READING TEXT:
------------------------------------

Chef Joshua Lehman and his team in the Holy Grale kitchen understand the connection between the two fermented foods: pickles and beer.

“It’s a beer place and it just comes natural,” said Lehman. “We’re doing all the fermentables.”

The $5 pickle plate at the Holy Grale is well-made and presented. The night I went, the plate came with pickled beets and fennel, as well as kimchi and a spicy Szechuan cucumber pickle. Baguette crostini and stone ground mustard rounded off the plate. The pickle production at the Holy Grale is careful and intentional.

“We look at pickling the same way as building a dish,” said Lehman.

The golden beets were roasted in a pan of vinegar, a more subtle pickling technique, according to Lehman. He added coriander, orange, and fennel seed to the fennel pickle, changing the vegetable in a way that preserved and enhanced the inherent anise flavor. The traditional Korean kimchi, an international adaptation of regionally available winter vegetables like cabbage, carrots, and daikon radish, was neither too salty nor fishy. The Szechuan cucumber pickles were one spicy option on the plate, a newer creation for the kitchen inspired by a local farmer’s early cucumbers. I was told to come back a couple days later for another assortment of pickles on the Holy Grale’s super seasonal pickle plate.

 

Pops’ Pepper Patch

Habagardil pickles at Bardstown Road Farmers’ Market
1722 Bardstown Road

Pickles at the farmers’ market are a do-it-yourself option for a pickle plate. It’s a progressive pickle plate, sampled from the vendors in various markets throughout the city. By far the hottest pickle in town can be found at the Bardstown Road Farmers’ Market. Ken Hubsch is the vendor for Bill Kamman’s Pops’ Pepper Patch pickles, called Habagardil for their unique blend of habanero peppers, garlic, and dill. The Habagardil cucumber pickle has been adapted to all spice abilities and comes in mild, spicy, and extreme heat. There are also OMG Habagardil pickles made with the ghost chile, naga bhut jolokia. The ghost pepper is often considered the hottest pepper in the world and, like the rest of Kamman’s habanero peppers, is grown on a small farm in Mount Washington, Ky. Hubsch was also sampling some of the hottest pickles that Kamman produces, which are 15 times as hot as the OMG Habagardil pickles. They are to be eaten one at a time and, although making absolute statements can be presumptuous, it just might be true that this is the hottest pickle west of the Alleghenies.

------------------------------------

AVAILABLE DATA:

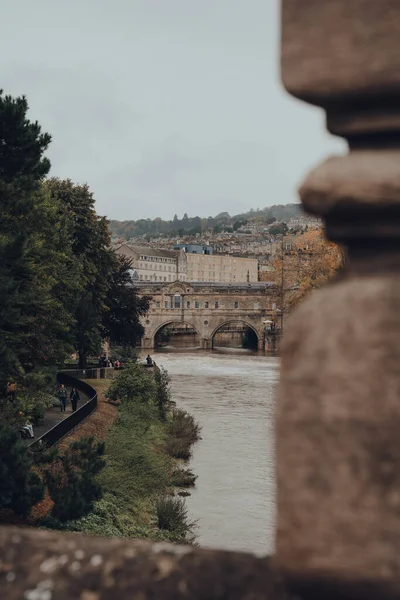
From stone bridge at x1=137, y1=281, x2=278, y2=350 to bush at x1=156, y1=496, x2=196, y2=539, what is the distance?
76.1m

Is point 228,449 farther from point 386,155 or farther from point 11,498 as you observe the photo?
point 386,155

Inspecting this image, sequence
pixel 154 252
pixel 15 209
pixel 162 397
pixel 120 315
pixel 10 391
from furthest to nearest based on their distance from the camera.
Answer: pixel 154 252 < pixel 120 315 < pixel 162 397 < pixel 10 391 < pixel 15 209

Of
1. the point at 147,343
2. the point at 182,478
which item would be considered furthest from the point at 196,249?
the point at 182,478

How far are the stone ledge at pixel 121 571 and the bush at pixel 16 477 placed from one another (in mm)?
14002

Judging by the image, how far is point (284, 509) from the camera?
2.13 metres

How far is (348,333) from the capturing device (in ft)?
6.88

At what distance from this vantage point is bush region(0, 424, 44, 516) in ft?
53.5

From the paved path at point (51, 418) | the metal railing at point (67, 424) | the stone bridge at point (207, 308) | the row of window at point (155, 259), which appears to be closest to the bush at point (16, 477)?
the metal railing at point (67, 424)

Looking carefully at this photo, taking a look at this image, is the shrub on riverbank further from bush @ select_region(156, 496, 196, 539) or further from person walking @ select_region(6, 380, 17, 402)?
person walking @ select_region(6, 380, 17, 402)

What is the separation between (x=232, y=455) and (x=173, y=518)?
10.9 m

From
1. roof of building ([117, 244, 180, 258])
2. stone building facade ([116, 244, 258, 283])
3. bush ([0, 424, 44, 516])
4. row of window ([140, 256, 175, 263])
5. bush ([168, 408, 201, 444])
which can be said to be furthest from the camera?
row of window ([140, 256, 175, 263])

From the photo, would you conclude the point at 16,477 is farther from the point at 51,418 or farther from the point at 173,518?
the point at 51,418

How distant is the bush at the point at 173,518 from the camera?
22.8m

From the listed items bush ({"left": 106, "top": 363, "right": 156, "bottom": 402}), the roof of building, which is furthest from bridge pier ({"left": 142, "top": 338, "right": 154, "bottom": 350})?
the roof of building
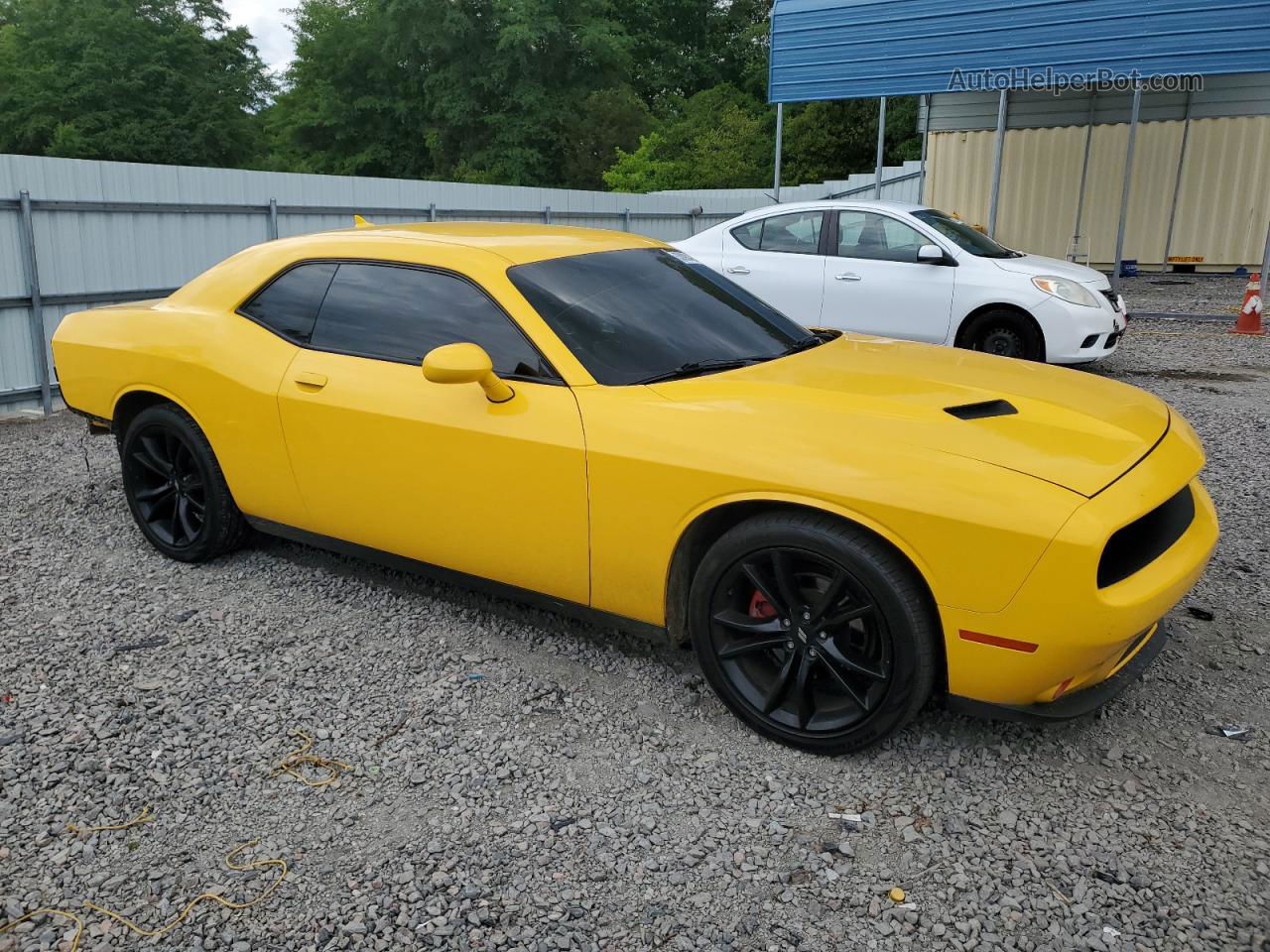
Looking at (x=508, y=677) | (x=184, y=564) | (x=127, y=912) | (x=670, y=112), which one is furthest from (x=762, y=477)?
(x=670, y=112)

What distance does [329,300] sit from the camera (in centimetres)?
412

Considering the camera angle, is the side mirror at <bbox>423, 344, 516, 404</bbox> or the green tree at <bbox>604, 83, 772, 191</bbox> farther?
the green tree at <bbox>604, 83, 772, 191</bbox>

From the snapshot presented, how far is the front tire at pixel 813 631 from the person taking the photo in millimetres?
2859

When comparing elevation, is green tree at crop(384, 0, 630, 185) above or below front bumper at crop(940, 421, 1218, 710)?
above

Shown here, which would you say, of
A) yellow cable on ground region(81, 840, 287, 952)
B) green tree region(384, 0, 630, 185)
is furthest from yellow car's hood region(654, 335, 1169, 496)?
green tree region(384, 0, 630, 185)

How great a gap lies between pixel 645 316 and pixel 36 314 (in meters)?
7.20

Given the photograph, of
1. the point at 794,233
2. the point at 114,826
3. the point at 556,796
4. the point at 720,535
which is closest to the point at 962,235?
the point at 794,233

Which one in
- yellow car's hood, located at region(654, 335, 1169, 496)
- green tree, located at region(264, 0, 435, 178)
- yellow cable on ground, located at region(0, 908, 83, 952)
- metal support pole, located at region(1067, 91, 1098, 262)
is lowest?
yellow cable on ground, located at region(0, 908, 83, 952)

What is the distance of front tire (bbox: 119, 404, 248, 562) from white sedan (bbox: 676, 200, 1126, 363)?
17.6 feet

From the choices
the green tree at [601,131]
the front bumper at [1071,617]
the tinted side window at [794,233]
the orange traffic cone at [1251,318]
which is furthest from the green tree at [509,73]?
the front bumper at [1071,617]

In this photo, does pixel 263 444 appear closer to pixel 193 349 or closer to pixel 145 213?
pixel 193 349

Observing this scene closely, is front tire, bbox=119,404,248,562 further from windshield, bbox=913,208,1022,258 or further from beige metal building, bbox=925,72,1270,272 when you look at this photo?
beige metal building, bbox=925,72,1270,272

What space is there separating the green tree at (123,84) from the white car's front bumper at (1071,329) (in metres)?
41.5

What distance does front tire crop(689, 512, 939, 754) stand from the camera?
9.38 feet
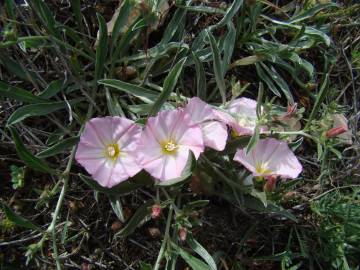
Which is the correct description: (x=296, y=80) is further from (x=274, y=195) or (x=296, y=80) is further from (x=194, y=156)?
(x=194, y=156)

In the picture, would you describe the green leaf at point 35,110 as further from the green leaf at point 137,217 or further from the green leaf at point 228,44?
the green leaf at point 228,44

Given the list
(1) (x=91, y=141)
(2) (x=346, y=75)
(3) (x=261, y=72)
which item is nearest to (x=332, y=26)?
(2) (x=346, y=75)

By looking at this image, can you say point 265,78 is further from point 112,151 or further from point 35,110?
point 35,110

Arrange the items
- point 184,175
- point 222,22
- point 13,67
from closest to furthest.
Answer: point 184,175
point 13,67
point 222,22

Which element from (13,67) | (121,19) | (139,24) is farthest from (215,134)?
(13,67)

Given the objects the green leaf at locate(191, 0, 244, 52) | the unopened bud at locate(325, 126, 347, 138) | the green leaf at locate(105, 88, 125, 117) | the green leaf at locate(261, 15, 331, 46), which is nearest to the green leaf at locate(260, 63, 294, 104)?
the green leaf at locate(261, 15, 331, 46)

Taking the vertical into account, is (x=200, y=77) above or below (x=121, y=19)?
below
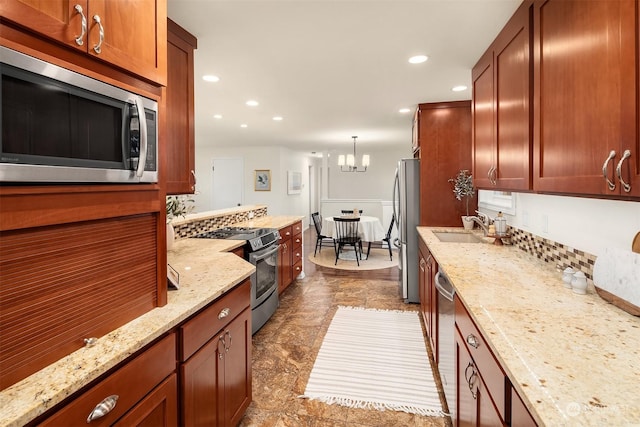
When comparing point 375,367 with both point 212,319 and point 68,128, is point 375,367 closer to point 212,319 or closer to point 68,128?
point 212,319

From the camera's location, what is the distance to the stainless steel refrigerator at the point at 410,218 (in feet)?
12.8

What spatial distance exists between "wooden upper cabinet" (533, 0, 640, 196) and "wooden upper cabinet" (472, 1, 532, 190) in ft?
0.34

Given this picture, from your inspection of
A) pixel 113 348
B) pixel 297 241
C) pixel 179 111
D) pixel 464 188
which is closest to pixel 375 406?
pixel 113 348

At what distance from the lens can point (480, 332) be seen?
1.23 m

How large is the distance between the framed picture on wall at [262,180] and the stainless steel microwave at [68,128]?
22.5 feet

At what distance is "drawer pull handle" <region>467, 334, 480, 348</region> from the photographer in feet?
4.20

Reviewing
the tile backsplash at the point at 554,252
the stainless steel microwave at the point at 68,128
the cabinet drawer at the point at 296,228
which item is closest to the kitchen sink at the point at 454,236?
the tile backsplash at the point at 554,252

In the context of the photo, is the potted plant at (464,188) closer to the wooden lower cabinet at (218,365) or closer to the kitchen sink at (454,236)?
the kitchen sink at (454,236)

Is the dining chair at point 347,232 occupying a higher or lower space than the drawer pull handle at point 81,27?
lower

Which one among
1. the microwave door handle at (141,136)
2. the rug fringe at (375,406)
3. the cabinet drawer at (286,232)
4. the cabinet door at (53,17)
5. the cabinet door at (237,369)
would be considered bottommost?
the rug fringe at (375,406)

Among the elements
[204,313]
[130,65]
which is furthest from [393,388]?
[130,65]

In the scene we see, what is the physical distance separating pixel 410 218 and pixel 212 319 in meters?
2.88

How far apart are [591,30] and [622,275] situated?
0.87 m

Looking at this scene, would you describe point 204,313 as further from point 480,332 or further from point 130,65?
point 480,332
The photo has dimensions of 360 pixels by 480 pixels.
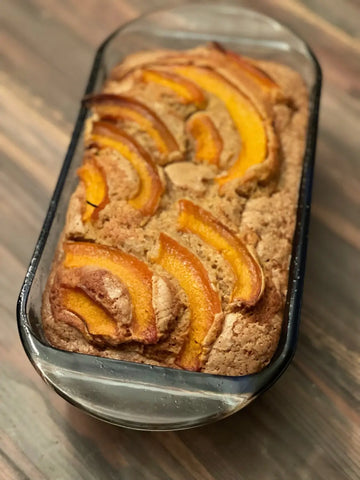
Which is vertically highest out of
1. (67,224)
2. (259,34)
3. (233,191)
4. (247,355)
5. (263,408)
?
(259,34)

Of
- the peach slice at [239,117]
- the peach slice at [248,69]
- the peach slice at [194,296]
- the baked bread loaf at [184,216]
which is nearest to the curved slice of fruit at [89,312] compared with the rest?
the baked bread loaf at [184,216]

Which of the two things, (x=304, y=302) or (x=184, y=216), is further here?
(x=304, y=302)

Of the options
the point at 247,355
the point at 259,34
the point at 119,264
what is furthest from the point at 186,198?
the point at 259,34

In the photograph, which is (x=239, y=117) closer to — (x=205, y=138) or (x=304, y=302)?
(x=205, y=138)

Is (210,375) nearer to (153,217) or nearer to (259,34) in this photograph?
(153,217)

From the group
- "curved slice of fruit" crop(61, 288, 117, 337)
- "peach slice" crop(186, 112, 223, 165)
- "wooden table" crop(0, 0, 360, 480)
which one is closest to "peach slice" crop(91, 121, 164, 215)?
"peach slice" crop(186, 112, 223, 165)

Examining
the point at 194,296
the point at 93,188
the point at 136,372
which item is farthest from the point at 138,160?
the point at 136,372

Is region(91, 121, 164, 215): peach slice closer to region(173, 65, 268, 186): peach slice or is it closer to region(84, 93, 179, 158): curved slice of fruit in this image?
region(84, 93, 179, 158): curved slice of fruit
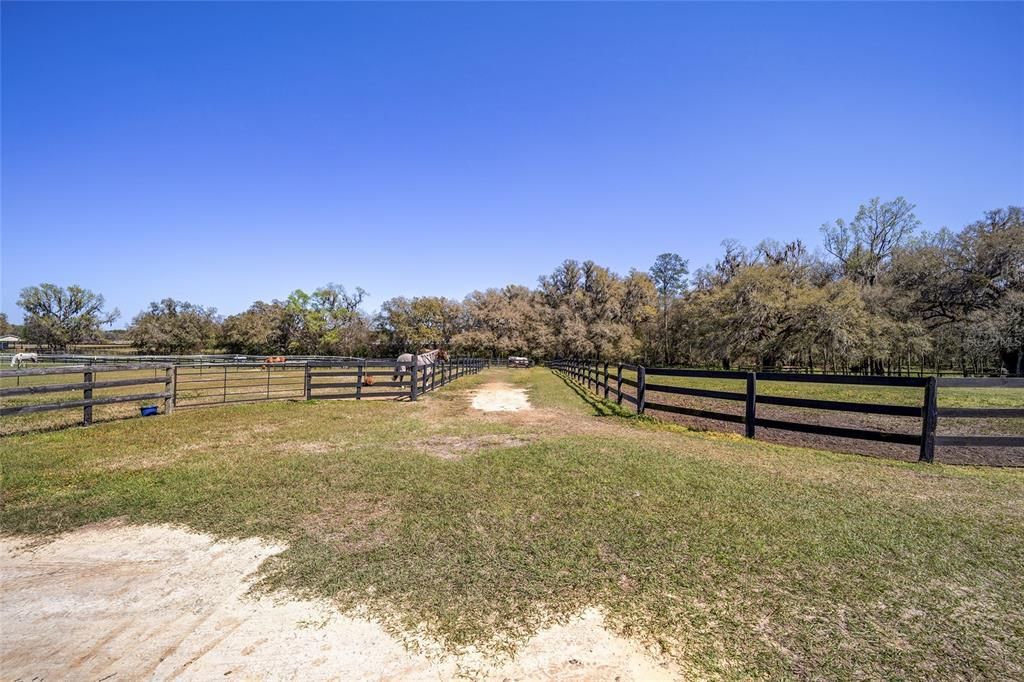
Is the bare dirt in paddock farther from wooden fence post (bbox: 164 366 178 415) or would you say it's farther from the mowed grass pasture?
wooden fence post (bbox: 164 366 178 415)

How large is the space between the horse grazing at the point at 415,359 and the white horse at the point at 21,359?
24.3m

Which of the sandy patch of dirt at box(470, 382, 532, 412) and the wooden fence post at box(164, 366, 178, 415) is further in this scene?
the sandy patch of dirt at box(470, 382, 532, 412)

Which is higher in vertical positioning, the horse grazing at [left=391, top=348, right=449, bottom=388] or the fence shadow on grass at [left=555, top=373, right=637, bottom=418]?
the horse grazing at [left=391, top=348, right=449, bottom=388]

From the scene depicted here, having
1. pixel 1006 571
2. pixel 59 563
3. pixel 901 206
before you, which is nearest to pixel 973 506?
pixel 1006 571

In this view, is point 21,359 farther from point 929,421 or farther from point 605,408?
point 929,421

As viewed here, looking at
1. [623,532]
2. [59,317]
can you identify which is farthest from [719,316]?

------------------------------------

CHECK YOUR UNDERSTANDING:
- 1) Answer these questions from the text about pickles.
(a) What does the pickle plate at the Holy Grale cost?
(b) How were the golden beets on that plate pickled?
(c) Which three ingredients give the Habagardil pickles their name?
- 2) Reproduce the text about pickles from "The $5 pickle" to "careful and intentional.".

ANSWERS FOR THE EXERCISE:
- 1)
(a) $5
(b) They were roasted in a pan of vinegar.
(c) Habanero peppers, garlic, and dill

- 2)
The $5 pickle plate at the Holy Grale is well-made and presented. The night I went, the plate came with pickled beets and fennel, as well as kimchi and a spicy Szechuan cucumber pickle. Baguette crostini and stone ground mustard rounded off the plate. The pickle production at the Holy Grale is careful and intentional.